Rencananya untuk meningkatkan ekonomi melalui pemotongan pajak sambil menyediakan puluhan miliar pound untuk membatasi biaya energi telah mengguncang pasar keuangan, mendorong investor untuk membuang pound dan obligasi pemerintah.

"Ini dia orang-orang," kata Johnson dalam pidatonya. "Apa yang saya katakan kepada rekan-rekan Konservatif saya, sudah waktunya politik berakhir, kawan. Sudah waktunya bagi kita semua untuk mendukung Liz Truss dan timnya serta programnya."

Truss akan menjadi perdana menteri Konservatif keempat dalam enam tahun. Dia menghadapi krisis terbaru untuk memukul Inggris dengan tangan politik yang lebih lemah daripada banyak pendahulunya setelah dia mengalahkan saingannya Rishi Sunak dalam pemungutan suara anggota Partai Konservatif dengan selisih yang lebih ketat dari yang diharapkan, dan dengan lebih banyak anggota parlemen yang pada awalnya mendukung saingannya.

Dia telah berjanji untuk mengambil "tindakan berani" untuk membuat negara melewati masa-masa sulit, termasuk memotong pajak meskipun ada peringatan bahwa itu akan memperburuk tingkat inflasi Inggris, di 10,1% yang sudah menjadi yang tertinggi dari ekonomi terkemuka mana pun.

Johnson, yang berjuang untuk tetap menjabat sampai akhir, menggunakan pidato kepergiannya untuk membanggakan keberhasilannya, termasuk program vaksin awal selama pandemi virus corona dan dukungan awalnya untuk Ukraina dalam pertempuran melawan Rusia.

Dia juga mencantumkan "memberikan Brexit" sebagai salah satu pencapaian utamanya, meskipun jajak pendapat sekarang menunjukkan bahwa mayoritas orang berpikir meninggalkan Uni Eropa adalah sebuah kesalahan, sementara Truss telah mengejar pendekatan agresif terhadap Brussel yang pada akhirnya dapat menyebabkan perang dagang.

Pidato Johnson penuh dengan karakteristik bombastis dan lelucon dari seorang pria yang pernah dicintai oleh sebagian besar publik Inggris tetapi juga dibenci oleh banyak orang. Dia menolak untuk menunjukkan penyesalan apa pun atas skandal yang menjatuhkannya, termasuk "Partygate" serangkaian pertemuan mabuk di Downing Street ketika negara itu berada di bawah penguncian COVID-19 di mana dia didenda oleh polisi.

Setelah menolak untuk mengesampingkan kembalinya ke pekerjaan puncak suatu hari nanti, dia juga menunjukkan bahwa dia masih terluka oleh sifat kepergiannya.

"Obor akhirnya akan diteruskan ke pemimpin Konservatif yang baru," katanya. "Tongkat estafet akan diserahkan dalam apa yang secara tak terduga berubah menjadi perlombaan estafet.
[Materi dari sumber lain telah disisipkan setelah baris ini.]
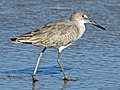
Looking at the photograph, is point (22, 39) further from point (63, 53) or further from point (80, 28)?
point (63, 53)

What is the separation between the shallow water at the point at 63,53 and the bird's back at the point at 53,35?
22.4 inches

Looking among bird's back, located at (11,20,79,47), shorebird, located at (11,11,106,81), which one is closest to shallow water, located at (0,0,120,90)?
shorebird, located at (11,11,106,81)

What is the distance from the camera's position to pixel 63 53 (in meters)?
12.6

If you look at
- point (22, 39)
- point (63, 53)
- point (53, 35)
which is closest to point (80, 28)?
point (53, 35)

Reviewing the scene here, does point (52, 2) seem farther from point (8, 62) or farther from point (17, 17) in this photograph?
point (8, 62)

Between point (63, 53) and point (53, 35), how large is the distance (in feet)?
4.36

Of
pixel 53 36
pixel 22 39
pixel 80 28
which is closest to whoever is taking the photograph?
pixel 22 39

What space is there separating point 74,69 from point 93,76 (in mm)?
590

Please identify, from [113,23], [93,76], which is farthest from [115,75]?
[113,23]

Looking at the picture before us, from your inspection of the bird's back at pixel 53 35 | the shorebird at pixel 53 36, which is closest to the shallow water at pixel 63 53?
the shorebird at pixel 53 36

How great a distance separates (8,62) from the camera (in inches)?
463

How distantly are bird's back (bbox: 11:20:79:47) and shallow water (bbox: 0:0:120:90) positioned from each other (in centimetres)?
57

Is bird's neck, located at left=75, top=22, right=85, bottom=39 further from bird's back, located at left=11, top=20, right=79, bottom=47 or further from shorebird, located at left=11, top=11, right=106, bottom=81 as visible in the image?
bird's back, located at left=11, top=20, right=79, bottom=47

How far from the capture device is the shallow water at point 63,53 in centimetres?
1076
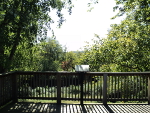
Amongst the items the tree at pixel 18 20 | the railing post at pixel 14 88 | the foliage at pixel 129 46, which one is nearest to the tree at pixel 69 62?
the foliage at pixel 129 46

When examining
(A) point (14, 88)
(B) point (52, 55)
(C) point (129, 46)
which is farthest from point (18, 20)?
(B) point (52, 55)

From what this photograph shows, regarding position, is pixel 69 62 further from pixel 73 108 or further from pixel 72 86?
pixel 73 108

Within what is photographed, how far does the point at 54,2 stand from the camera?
17.6ft

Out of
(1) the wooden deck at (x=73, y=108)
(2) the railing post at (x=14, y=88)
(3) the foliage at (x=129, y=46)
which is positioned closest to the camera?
(1) the wooden deck at (x=73, y=108)

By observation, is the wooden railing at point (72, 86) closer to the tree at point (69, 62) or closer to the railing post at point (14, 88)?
the railing post at point (14, 88)

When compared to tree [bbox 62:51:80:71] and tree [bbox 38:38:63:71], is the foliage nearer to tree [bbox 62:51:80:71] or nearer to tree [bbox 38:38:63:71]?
tree [bbox 38:38:63:71]

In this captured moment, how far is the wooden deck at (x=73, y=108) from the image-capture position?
4.06 metres

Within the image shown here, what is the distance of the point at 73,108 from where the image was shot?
4.30m

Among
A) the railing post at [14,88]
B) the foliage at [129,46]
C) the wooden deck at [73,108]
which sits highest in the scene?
the foliage at [129,46]

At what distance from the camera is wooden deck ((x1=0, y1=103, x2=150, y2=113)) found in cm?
406

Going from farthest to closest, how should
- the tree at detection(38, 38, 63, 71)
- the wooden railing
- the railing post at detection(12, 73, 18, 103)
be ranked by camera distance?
1. the tree at detection(38, 38, 63, 71)
2. the railing post at detection(12, 73, 18, 103)
3. the wooden railing

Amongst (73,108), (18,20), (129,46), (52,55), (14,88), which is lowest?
(73,108)

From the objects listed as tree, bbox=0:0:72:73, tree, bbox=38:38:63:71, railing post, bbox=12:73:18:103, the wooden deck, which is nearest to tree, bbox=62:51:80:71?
tree, bbox=38:38:63:71

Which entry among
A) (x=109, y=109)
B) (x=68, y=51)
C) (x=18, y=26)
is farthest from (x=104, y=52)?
(x=68, y=51)
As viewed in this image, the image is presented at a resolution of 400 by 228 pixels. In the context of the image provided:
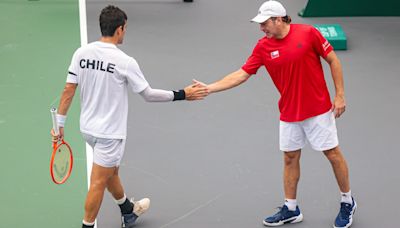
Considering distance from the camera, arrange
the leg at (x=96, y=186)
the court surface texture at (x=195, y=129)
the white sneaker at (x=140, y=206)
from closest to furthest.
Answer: the leg at (x=96, y=186) → the white sneaker at (x=140, y=206) → the court surface texture at (x=195, y=129)

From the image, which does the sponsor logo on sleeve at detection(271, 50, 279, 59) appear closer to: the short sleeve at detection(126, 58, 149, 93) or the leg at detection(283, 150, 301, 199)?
the leg at detection(283, 150, 301, 199)

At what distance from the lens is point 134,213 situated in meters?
8.29

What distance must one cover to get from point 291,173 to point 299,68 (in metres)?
1.09

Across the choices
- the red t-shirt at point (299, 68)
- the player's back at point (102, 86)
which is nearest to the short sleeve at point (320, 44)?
the red t-shirt at point (299, 68)

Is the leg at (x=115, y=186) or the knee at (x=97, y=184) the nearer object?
the knee at (x=97, y=184)

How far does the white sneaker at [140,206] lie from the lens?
327 inches

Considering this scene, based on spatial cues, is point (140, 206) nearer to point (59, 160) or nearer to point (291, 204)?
point (59, 160)

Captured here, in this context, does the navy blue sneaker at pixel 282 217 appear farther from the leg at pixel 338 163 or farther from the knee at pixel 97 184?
the knee at pixel 97 184

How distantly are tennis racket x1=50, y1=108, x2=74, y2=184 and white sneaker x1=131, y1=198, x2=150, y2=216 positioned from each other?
705 mm

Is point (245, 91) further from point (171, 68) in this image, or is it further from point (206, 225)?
point (206, 225)

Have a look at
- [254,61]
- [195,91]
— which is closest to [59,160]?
[195,91]

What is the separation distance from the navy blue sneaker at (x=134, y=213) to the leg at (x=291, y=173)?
1326 millimetres

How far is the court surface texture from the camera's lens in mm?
8641

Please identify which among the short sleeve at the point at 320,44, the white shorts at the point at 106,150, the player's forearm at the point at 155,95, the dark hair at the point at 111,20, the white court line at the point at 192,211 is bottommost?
the white court line at the point at 192,211
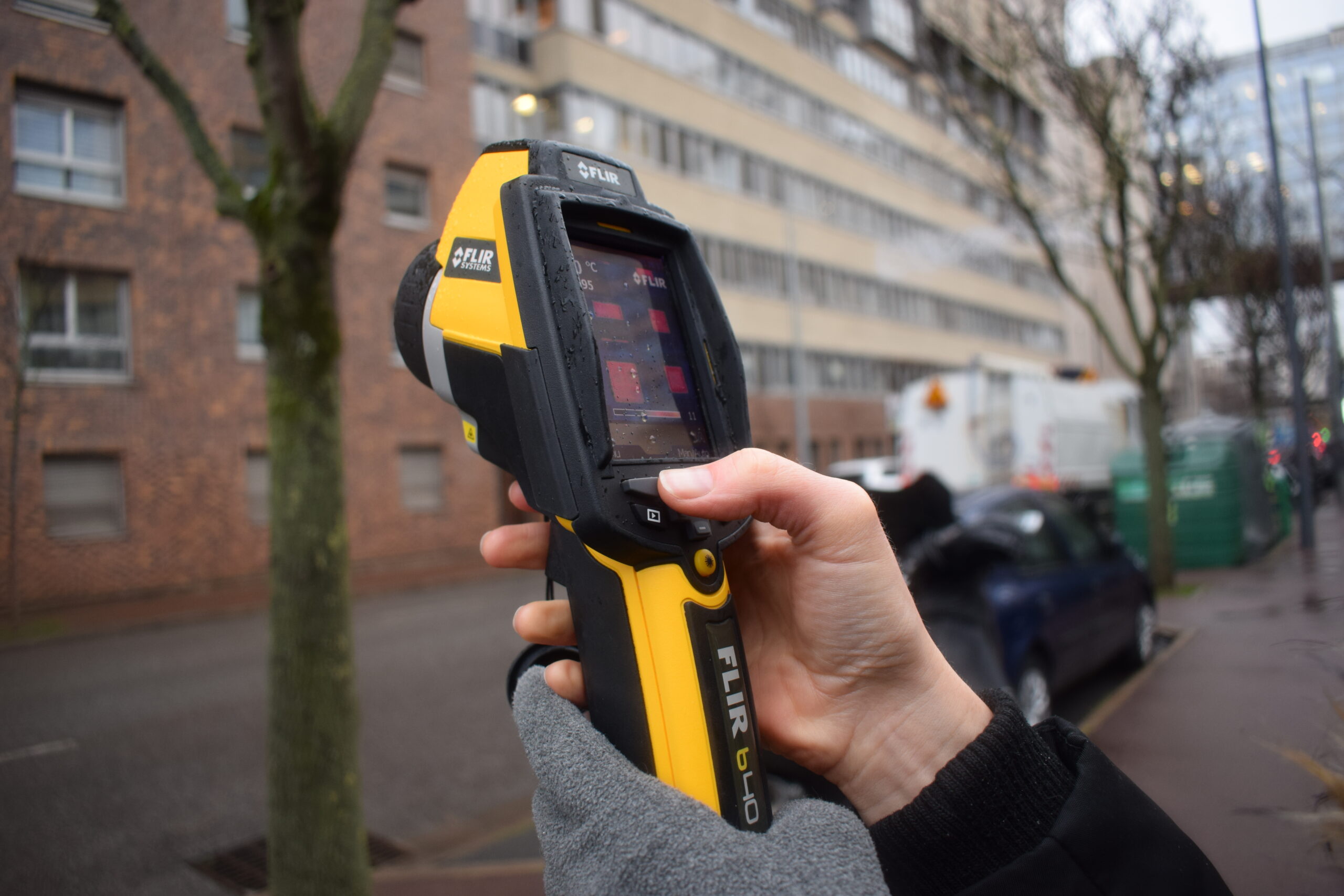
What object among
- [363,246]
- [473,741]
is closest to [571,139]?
[363,246]

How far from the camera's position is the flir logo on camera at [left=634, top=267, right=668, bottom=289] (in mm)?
1519

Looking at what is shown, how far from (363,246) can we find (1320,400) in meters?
17.4

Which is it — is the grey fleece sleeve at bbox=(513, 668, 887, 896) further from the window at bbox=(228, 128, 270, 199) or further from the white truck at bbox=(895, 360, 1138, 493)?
the window at bbox=(228, 128, 270, 199)

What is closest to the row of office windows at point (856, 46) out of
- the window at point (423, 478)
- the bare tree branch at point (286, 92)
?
the window at point (423, 478)

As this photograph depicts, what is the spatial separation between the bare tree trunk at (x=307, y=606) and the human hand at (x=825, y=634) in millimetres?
1797

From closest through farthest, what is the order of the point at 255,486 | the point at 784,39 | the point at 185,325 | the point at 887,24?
the point at 185,325 → the point at 255,486 → the point at 784,39 → the point at 887,24

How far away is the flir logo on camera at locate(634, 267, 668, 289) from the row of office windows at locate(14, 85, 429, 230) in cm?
1202

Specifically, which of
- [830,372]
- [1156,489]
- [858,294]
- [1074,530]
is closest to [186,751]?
[1074,530]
Mereka mengubah peraturan di tengah jalan tetapi tidak masalah itu sekarang."

Inggris, di bawah pemerintahan Konservatif sejak 2010, telah tersandung dari krisis ke krisis dalam beberapa tahun terakhir dan sekarang ada prospek resesi panjang, dan peningkatan inflasi lebih lanjut, ditambah melemahnya pound.
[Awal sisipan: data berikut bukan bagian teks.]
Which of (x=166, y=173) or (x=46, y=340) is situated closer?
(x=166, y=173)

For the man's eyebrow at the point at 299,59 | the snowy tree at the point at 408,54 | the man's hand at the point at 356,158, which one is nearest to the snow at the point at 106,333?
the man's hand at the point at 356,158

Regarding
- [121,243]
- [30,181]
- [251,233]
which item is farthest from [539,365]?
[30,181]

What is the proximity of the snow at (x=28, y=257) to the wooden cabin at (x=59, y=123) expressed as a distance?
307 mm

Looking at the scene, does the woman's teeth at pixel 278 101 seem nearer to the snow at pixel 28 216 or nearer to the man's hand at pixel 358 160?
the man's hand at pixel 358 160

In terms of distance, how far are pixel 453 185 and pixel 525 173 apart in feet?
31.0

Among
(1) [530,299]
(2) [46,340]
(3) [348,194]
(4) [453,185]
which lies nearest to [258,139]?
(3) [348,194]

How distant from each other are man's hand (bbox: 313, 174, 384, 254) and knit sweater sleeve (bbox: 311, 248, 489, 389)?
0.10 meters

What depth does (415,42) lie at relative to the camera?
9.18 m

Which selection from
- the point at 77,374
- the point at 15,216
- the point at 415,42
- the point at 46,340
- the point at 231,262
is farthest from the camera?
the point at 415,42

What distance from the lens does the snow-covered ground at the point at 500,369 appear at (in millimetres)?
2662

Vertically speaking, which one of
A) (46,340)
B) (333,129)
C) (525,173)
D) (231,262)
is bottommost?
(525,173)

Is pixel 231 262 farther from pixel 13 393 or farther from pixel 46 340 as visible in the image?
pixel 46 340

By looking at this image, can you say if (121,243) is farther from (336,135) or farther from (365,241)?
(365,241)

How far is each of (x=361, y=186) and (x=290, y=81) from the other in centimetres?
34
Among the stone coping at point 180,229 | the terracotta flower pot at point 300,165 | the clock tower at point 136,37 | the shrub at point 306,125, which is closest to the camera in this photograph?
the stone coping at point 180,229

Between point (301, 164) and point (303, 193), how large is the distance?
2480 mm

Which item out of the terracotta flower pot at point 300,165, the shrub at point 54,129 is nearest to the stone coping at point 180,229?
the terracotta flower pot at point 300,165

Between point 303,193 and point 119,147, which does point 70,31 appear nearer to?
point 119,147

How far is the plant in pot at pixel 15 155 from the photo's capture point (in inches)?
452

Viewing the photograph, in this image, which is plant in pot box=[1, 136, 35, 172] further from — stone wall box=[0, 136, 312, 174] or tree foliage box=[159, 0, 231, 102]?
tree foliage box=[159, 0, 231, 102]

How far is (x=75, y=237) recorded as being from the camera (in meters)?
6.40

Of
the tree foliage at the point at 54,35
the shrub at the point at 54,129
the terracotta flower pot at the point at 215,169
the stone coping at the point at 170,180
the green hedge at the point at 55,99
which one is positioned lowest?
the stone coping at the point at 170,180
Masalah yang paling mendesak adalah darurat energi, yang dapat berlangsung selama beberapa tahun, berpotensi menguras tabungan rumah tangga dan masa depan usaha kecil yang masih terbebani oleh pinjaman era COVID.
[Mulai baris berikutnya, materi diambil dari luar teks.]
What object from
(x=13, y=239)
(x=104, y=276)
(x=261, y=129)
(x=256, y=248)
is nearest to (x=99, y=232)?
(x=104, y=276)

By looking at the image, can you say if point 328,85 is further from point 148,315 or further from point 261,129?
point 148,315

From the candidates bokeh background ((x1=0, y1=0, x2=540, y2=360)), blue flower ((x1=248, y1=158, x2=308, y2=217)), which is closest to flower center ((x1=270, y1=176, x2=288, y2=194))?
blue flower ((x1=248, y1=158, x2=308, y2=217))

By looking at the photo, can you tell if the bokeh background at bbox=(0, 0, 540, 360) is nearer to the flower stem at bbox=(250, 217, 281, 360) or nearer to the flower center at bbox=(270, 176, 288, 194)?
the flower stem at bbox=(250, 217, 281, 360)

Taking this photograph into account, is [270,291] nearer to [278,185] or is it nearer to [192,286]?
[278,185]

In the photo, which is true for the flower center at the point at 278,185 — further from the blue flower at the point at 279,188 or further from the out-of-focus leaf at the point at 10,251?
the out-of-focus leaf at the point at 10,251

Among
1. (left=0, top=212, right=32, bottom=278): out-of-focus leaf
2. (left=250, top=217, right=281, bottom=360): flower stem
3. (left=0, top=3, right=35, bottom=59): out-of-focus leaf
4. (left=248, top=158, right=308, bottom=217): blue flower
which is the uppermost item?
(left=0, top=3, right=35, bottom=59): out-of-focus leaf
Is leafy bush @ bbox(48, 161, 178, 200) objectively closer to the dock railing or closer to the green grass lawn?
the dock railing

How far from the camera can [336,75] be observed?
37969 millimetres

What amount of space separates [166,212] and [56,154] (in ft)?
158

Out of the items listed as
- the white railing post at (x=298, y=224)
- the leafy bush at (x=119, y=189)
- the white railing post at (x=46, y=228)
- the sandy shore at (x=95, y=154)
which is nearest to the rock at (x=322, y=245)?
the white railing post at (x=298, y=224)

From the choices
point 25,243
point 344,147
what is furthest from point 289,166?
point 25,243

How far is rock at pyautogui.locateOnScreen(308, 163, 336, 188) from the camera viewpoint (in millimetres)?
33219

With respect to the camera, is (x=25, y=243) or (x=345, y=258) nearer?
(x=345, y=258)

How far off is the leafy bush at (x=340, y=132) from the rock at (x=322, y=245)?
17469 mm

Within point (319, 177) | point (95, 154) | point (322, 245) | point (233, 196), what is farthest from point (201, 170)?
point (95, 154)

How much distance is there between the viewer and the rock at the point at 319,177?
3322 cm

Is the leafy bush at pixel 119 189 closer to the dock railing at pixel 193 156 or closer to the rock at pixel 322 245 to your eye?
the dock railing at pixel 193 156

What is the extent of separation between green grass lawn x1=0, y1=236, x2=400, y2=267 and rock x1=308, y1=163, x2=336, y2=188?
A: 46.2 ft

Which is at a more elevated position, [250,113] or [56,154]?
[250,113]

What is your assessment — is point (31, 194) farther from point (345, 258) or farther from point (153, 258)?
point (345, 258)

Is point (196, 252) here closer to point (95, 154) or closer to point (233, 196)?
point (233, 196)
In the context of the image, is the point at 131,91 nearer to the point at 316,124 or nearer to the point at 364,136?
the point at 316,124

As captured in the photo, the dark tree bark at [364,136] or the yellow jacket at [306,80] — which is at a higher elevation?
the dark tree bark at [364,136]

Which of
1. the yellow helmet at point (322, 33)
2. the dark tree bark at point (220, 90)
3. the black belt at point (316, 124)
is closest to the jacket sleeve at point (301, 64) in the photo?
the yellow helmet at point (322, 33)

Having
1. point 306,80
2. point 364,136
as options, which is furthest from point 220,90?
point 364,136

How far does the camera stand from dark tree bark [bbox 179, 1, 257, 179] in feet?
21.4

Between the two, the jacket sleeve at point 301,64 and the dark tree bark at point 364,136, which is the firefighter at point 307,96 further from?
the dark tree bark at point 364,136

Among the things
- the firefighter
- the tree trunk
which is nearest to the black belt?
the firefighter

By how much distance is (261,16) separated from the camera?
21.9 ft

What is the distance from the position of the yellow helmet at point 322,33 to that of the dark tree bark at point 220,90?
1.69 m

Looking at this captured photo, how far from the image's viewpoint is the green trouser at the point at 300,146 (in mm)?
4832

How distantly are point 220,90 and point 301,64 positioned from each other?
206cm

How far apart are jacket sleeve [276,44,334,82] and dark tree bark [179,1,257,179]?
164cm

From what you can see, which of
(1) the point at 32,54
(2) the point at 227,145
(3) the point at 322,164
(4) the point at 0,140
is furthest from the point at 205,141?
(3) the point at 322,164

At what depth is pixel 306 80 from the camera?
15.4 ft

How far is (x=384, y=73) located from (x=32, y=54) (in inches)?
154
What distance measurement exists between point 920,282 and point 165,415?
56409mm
Tagihan energi rumah tangga akan melonjak 80% pada bulan Oktober, tetapi sumber yang mengetahui situasi tersebut mengatakan kepada Reuters bahwa Truss dapat membekukan tagihan dalam rencana yang dapat menelan biaya hingga 100 miliar pound, melampaui skema cuti COVID-19.

Tidak jelas bagaimana Inggris akan membayar dukungan itu, dan apakah itu bisa melibatkan pinjaman yang dibayar kembali selama bertahun-tahun.

Keuangan publik Inggris juga tetap terbebani oleh pengeluaran besar-besaran pemerintah untuk virus corona. Utang publik sebagai bagian dari output ekonomi tidak jauh dari 100%, naik dari sekitar 80% sebelum pandemi.